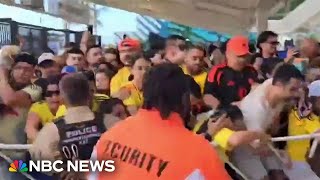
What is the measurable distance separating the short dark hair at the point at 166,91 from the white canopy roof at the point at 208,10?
20304 millimetres

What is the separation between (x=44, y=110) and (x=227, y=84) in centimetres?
150

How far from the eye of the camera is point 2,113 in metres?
5.31

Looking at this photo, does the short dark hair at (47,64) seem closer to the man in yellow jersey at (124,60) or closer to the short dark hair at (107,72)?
the short dark hair at (107,72)

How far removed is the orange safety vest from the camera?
2959 millimetres

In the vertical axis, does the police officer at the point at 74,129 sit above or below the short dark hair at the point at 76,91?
below

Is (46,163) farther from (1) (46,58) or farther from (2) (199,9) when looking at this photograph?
(2) (199,9)

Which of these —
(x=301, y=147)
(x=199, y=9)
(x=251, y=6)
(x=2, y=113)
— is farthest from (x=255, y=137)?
(x=199, y=9)

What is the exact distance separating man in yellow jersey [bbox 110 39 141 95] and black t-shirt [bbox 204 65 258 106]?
2.96 feet

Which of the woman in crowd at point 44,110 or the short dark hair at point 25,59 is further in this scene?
the short dark hair at point 25,59

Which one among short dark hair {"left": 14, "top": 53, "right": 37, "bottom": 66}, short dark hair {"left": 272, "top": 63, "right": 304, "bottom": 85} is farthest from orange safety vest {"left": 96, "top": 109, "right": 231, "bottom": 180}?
short dark hair {"left": 14, "top": 53, "right": 37, "bottom": 66}


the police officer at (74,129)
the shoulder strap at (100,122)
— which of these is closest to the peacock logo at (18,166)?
the police officer at (74,129)

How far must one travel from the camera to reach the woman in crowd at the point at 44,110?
5.18 meters

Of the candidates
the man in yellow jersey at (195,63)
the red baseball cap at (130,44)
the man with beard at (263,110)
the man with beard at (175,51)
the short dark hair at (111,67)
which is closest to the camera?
the man with beard at (263,110)

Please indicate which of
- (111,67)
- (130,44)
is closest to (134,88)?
(111,67)
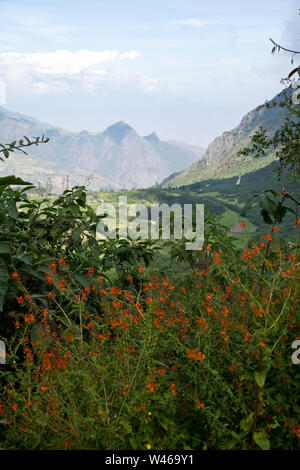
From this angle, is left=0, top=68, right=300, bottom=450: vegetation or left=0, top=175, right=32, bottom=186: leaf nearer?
left=0, top=68, right=300, bottom=450: vegetation

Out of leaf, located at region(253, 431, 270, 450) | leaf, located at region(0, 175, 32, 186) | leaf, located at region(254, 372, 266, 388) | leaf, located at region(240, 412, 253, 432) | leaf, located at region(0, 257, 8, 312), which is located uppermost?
leaf, located at region(0, 175, 32, 186)

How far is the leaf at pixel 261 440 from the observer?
6.06 feet

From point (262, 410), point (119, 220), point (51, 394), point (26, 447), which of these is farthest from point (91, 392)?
point (119, 220)

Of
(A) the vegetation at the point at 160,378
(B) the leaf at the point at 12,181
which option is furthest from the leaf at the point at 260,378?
(B) the leaf at the point at 12,181

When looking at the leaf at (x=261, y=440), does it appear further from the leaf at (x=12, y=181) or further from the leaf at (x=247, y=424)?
the leaf at (x=12, y=181)

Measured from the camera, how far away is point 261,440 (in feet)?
6.14

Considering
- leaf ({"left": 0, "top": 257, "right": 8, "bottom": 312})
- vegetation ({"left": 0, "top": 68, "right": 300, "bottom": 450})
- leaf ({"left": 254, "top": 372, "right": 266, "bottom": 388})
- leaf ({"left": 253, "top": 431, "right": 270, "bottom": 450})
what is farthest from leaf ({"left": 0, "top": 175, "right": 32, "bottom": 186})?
leaf ({"left": 253, "top": 431, "right": 270, "bottom": 450})

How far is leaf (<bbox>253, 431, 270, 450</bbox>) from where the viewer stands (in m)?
1.85

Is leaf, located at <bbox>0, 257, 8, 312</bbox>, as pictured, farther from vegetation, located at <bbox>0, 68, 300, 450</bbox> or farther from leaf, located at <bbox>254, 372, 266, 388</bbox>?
leaf, located at <bbox>254, 372, 266, 388</bbox>

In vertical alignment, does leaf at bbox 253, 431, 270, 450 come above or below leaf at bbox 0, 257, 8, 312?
below

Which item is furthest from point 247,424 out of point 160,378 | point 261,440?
point 160,378

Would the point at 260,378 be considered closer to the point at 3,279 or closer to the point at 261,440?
the point at 261,440
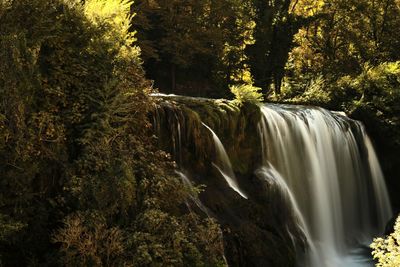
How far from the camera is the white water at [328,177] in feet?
46.0

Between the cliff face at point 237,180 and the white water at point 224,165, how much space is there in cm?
10

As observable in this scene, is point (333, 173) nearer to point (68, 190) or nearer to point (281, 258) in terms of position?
point (281, 258)

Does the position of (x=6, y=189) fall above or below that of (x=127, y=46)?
below

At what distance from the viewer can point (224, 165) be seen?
450 inches

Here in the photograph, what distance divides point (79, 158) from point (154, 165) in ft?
4.45

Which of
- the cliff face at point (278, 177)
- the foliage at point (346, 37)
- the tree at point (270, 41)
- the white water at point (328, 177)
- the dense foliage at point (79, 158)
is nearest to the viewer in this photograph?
the dense foliage at point (79, 158)

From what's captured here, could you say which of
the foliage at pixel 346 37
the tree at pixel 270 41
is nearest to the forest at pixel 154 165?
the tree at pixel 270 41

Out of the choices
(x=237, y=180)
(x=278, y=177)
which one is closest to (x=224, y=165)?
(x=237, y=180)

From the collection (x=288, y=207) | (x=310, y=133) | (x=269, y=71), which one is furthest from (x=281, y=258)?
(x=269, y=71)

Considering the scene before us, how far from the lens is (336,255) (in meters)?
14.0

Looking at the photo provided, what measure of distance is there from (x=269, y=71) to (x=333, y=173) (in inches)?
500

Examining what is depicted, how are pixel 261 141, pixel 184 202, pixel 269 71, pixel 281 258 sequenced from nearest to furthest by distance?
pixel 184 202
pixel 281 258
pixel 261 141
pixel 269 71

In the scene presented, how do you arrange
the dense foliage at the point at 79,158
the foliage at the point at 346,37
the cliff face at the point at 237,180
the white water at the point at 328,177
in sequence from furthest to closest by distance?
the foliage at the point at 346,37
the white water at the point at 328,177
the cliff face at the point at 237,180
the dense foliage at the point at 79,158

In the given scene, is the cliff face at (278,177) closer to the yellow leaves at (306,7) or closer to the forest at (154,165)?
the forest at (154,165)
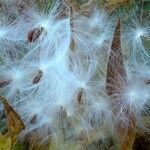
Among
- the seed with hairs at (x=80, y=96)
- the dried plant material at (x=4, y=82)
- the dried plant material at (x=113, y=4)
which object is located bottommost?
the seed with hairs at (x=80, y=96)

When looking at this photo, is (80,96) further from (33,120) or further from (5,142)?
(5,142)

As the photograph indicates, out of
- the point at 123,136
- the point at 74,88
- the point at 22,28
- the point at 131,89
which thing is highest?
the point at 22,28

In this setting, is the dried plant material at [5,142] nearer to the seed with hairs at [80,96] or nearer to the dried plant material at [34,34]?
the seed with hairs at [80,96]

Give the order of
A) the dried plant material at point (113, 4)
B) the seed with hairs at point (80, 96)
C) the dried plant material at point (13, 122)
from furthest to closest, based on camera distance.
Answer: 1. the dried plant material at point (113, 4)
2. the seed with hairs at point (80, 96)
3. the dried plant material at point (13, 122)

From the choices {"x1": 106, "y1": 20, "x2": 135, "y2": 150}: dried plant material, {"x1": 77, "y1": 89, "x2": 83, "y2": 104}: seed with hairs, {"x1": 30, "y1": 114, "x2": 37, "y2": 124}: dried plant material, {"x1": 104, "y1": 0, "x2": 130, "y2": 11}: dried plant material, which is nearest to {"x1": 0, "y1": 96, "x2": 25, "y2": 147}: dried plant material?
{"x1": 30, "y1": 114, "x2": 37, "y2": 124}: dried plant material

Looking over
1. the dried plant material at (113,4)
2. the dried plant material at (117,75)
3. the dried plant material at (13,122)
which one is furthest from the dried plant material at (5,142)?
the dried plant material at (113,4)

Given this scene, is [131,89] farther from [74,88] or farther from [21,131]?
[21,131]

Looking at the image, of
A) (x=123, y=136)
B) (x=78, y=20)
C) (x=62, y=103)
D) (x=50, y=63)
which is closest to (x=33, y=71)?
(x=50, y=63)

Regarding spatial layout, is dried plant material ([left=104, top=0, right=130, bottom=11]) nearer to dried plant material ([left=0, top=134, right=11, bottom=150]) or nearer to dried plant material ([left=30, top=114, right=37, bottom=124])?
dried plant material ([left=30, top=114, right=37, bottom=124])
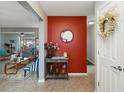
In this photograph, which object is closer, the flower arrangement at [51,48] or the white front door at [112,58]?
the white front door at [112,58]

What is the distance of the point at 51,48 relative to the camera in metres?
5.68

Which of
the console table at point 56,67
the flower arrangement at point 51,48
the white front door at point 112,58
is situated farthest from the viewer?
the flower arrangement at point 51,48

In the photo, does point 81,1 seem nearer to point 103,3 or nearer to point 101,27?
point 103,3

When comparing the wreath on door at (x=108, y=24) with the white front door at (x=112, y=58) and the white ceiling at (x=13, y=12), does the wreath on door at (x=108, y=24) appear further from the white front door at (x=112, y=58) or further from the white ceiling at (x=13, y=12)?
the white ceiling at (x=13, y=12)

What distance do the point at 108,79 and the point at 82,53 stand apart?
3.33 metres

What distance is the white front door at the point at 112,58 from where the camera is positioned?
2.27 metres

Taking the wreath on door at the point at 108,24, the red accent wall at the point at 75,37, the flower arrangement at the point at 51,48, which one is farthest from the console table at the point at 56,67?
the wreath on door at the point at 108,24

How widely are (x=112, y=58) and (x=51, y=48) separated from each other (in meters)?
3.26

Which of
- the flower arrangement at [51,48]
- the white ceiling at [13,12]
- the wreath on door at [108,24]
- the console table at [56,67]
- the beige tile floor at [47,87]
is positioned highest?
the white ceiling at [13,12]

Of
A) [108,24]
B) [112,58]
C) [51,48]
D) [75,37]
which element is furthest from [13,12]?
[112,58]

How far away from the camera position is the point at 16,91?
407cm

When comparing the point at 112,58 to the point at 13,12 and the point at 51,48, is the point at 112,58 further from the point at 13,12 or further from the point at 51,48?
the point at 13,12

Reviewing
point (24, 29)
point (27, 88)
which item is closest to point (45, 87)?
point (27, 88)

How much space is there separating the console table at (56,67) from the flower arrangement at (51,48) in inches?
11.0
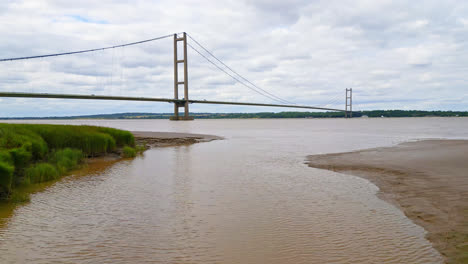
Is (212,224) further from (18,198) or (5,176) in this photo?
(5,176)

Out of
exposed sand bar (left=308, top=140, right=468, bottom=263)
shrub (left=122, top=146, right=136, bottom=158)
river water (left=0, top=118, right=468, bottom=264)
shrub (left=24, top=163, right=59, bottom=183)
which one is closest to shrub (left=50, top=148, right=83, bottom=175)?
shrub (left=24, top=163, right=59, bottom=183)

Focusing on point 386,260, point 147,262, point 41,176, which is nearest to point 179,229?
point 147,262

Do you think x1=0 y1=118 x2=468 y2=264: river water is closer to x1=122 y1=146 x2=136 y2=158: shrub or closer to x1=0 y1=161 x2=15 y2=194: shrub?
x1=0 y1=161 x2=15 y2=194: shrub

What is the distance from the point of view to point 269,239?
5113mm

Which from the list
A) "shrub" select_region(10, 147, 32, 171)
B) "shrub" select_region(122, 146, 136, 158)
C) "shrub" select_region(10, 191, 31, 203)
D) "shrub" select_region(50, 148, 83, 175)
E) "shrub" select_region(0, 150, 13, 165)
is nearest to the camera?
"shrub" select_region(10, 191, 31, 203)

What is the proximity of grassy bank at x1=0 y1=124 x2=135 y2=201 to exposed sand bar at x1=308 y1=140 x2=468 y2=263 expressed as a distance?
25.1 feet

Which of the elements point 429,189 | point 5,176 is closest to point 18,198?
point 5,176

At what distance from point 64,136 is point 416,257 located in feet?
42.5

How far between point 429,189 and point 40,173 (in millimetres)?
9834

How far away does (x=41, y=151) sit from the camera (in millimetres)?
11070

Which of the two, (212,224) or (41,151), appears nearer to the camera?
(212,224)

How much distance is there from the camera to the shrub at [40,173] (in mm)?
9344

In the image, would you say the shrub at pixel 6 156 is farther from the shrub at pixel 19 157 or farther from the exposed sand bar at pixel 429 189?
the exposed sand bar at pixel 429 189

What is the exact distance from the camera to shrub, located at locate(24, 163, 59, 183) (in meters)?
9.34
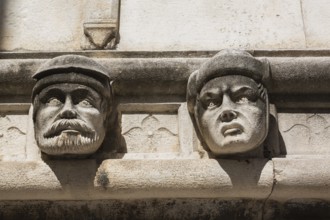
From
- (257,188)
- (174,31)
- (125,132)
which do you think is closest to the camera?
(257,188)

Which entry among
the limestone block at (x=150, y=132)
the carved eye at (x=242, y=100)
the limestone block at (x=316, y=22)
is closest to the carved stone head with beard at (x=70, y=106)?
the limestone block at (x=150, y=132)

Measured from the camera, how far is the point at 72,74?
173 cm

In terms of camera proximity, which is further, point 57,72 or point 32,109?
point 32,109

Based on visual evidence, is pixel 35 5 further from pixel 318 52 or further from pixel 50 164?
pixel 318 52

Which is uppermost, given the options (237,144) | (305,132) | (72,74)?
(72,74)

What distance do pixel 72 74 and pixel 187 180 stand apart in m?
0.48

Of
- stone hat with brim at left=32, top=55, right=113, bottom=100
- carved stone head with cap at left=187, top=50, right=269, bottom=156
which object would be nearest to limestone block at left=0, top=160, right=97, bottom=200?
→ stone hat with brim at left=32, top=55, right=113, bottom=100

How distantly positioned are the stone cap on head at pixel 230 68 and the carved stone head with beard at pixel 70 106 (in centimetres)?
30

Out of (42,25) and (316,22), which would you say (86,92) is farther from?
(316,22)

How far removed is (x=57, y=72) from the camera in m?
1.74

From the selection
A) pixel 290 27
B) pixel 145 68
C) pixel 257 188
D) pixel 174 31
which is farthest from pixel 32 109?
pixel 290 27

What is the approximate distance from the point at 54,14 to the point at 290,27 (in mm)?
910

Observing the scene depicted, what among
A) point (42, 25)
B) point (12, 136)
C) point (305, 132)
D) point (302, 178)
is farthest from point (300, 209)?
point (42, 25)

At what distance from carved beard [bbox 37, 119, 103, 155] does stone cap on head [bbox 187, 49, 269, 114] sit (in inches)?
14.9
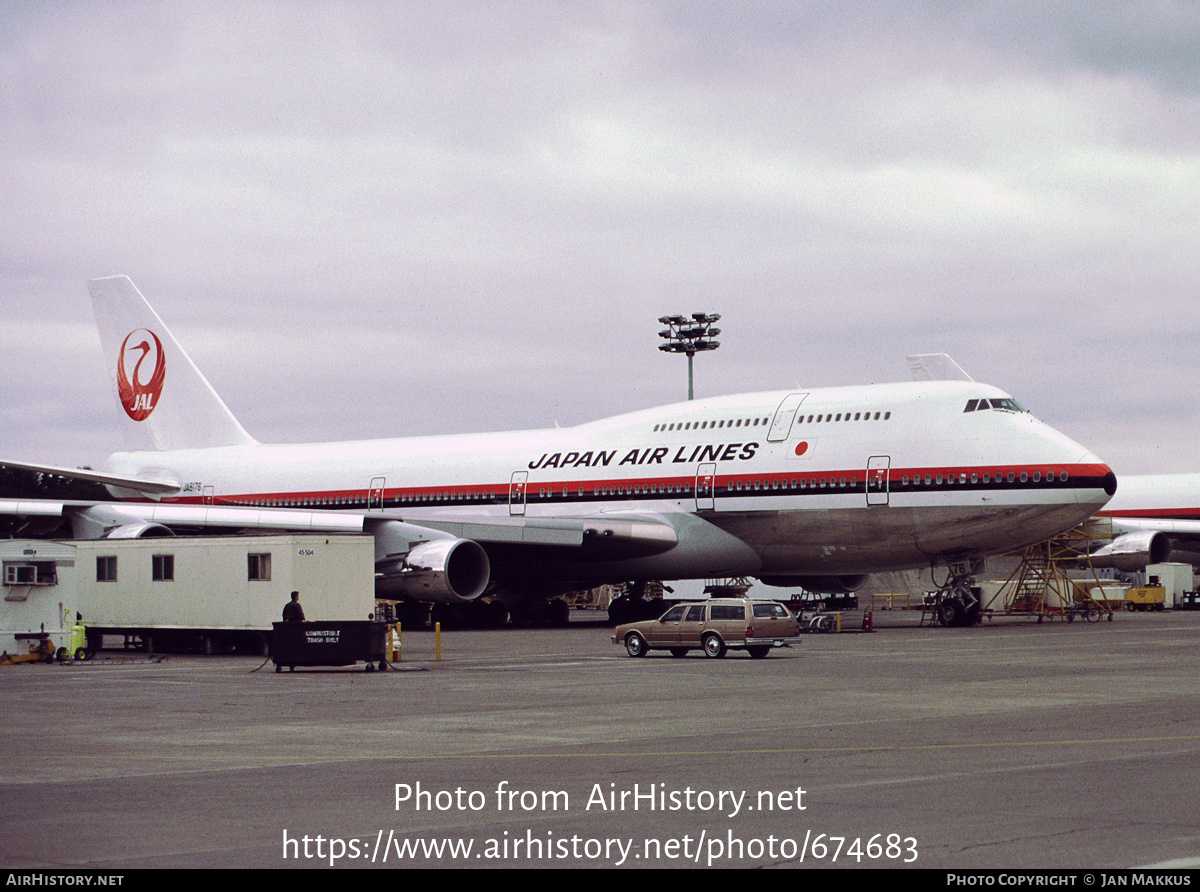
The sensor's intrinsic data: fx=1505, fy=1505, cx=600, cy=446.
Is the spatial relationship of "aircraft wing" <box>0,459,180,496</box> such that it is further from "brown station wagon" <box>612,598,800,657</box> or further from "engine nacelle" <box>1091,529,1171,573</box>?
"engine nacelle" <box>1091,529,1171,573</box>

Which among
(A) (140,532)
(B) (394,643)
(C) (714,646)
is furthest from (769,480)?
(A) (140,532)

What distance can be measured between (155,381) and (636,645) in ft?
110

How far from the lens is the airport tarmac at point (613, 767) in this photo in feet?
31.8

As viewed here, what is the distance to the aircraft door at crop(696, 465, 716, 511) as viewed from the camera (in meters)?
43.1

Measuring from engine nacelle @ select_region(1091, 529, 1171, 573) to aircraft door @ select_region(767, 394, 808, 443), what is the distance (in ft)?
80.2

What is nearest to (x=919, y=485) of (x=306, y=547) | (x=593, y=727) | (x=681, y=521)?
(x=681, y=521)

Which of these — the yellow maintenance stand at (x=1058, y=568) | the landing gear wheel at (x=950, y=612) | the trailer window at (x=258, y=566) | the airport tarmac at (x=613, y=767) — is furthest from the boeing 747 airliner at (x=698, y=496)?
the airport tarmac at (x=613, y=767)

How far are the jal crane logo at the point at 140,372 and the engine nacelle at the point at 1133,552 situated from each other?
38.4 meters

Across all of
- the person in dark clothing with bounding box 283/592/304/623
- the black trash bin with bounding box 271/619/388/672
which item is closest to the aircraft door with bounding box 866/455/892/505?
the black trash bin with bounding box 271/619/388/672

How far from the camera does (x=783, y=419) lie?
42625 mm

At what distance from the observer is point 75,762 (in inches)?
572

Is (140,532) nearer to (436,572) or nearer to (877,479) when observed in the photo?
(436,572)

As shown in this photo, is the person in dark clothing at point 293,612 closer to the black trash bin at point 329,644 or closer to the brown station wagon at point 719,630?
the black trash bin at point 329,644

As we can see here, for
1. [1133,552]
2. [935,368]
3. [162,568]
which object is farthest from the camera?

--------------------------------

Task prompt: Include both ends. Return the line holding "Which of these — the" and all lines after it in the records above, exactly as written.

Solution to this exercise:
Which of these — the yellow maintenance stand at (x=1058, y=568) | the landing gear wheel at (x=950, y=612) | the trailer window at (x=258, y=566) | the airport tarmac at (x=613, y=767) — is furthest from the boeing 747 airliner at (x=698, y=496)?
the airport tarmac at (x=613, y=767)

How far are the jal crane logo at the point at 140,372 and the engine nacelle at the point at 1133,552 situated from each other?
38.4 meters

Across all of
- the person in dark clothing with bounding box 283/592/304/623
- the black trash bin with bounding box 271/619/388/672
which item is closest to the aircraft door with bounding box 866/455/892/505?
the black trash bin with bounding box 271/619/388/672

How far from the camera does (x=783, y=419) lie?
42625 mm

At what distance from the observer is point 75,762 (in inches)?
572

Is (140,532) nearer to (436,572) or nearer to (877,479) when observed in the photo?
(436,572)

As shown in this photo, is the person in dark clothing at point 293,612 closer to the black trash bin at point 329,644 or closer to the brown station wagon at point 719,630?
the black trash bin at point 329,644

As we can see here, for
1. [1133,552]
2. [935,368]
3. [162,568]
which object is farthest from the camera?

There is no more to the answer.